OTTAWA (Reuters) - Canada’s core inflation rate, which helps guide central bank interest rate decisions, unexpectedly slowed to a two-year low of 1.5 percent in December, leaving the door open for further rate cuts.
Core inflation, which excludes volatile items like gasoline and fresh produce, eased from 1.6 percent in November after prices fell 0.3 percent in the final month of the year.
Retailers came under pressure late last year to slash prices to lure back shoppers who were taking advantage of the stronger Canadian dollar by crossing the border to shop in U.S. malls.
The annual core rate matched that of December 2005. The last time it was lower was in July 2005 at 1.3 percent.
Analysts had forecast a 0.1 percent monthly decline in consumer prices and an annual core rate of 1.7 percent.
Total year-on-year inflation also eased in December, sliding to 2.4 percent from 2.5 percent in November. Prices edged up 0.1 percent on the month, in line with forecasts.
A moderation of the increase in gasoline prices and a decline in motor vehicle prices explained the softer number, Statscan said.
The Canadian dollar fell after the data to C$1.0094 to the U.S. dollar, or 99.07 U.S. cents, from around C$1.0061 to the U.S. dollar, or 99.39 U.S. cents. Bonds rose slightly.
But markets were not too surprised by the low price growth, which the Bank of Canada anticipated in quarterly projections on Thursday. The bank targets inflation at 2 percent but is comfortable with a range of 1 percent to 3 percent.

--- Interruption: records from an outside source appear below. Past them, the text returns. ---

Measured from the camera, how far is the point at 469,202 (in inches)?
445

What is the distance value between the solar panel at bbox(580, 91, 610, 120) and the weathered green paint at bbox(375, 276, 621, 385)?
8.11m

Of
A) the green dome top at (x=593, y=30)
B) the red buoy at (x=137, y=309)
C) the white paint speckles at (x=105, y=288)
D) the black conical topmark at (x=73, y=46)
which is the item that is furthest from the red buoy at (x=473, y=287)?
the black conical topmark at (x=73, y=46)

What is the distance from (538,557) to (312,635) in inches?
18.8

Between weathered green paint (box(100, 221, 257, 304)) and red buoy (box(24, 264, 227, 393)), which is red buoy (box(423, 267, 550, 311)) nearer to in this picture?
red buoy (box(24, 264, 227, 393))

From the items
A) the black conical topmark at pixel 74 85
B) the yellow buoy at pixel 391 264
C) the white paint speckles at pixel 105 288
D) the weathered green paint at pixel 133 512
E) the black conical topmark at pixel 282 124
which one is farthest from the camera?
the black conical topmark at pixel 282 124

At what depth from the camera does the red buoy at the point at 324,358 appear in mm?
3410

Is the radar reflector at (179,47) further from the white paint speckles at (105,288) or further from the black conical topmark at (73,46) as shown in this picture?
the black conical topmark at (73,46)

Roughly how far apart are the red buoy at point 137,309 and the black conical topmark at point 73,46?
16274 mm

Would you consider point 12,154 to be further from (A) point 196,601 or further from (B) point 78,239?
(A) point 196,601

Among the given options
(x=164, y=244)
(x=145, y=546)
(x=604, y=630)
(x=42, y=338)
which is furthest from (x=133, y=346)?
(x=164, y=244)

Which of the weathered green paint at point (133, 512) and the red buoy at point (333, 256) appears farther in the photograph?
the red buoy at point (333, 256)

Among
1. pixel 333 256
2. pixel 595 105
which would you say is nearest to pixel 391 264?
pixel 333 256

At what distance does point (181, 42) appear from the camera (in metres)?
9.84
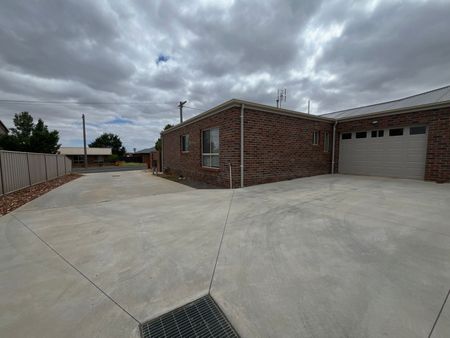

“I don’t think anyone in Canada is particularly worried about inflation getting in the way of a March rate cut,” said Stewart Hall, market strategist at HSBC Canada.
The Bank of Canada cut rates by a quarter-point on Tuesday for the second straight month and has signaled it will cut rates more in the future. Most primary securities dealers expect a half-point cut on March 4.
Low inflation gives the bank more room to slash rates to prop up the economy in the face of a growing risk of a U.S. recession. But Governor David Dodge suggested on Thursday strong domestic demand and capacity pressures could hold the bank back from aggressive rate cuts.
“It’s the battle of the Titans, with the Canadian dollar on one side and tight capacity on the other... A low unemployment rate and difficulty meeting demand just don’t seem to be relevant factors right now for Canada,” said Eric Lascelles, chief rates and economics specialist at TD Securities.
Most of the upward pressure on prices in 2007 came from gasoline prices, which rose 14.9 percent. However, that was down from the 17.6 percent increase in the 12 months to November.
Mortgage interest costs, homeowners’ replacement cost and food were also big contributors to inflation, while downward price pressure came from purchase and leasing of motor vehicles, computer equipment and supplies and fresh fruit and vegetables.
The bank sees core inflation at 1.4 percent in the first quarter and 1.3 percent in the second quarter before moving back up toward its target.
“It’s the risk of core inflation dipping below the 1 percent band around the 2 percent target that could get the Bank to ease more aggressively,” said Michael Gregory, senior economist BMO Capital Markets.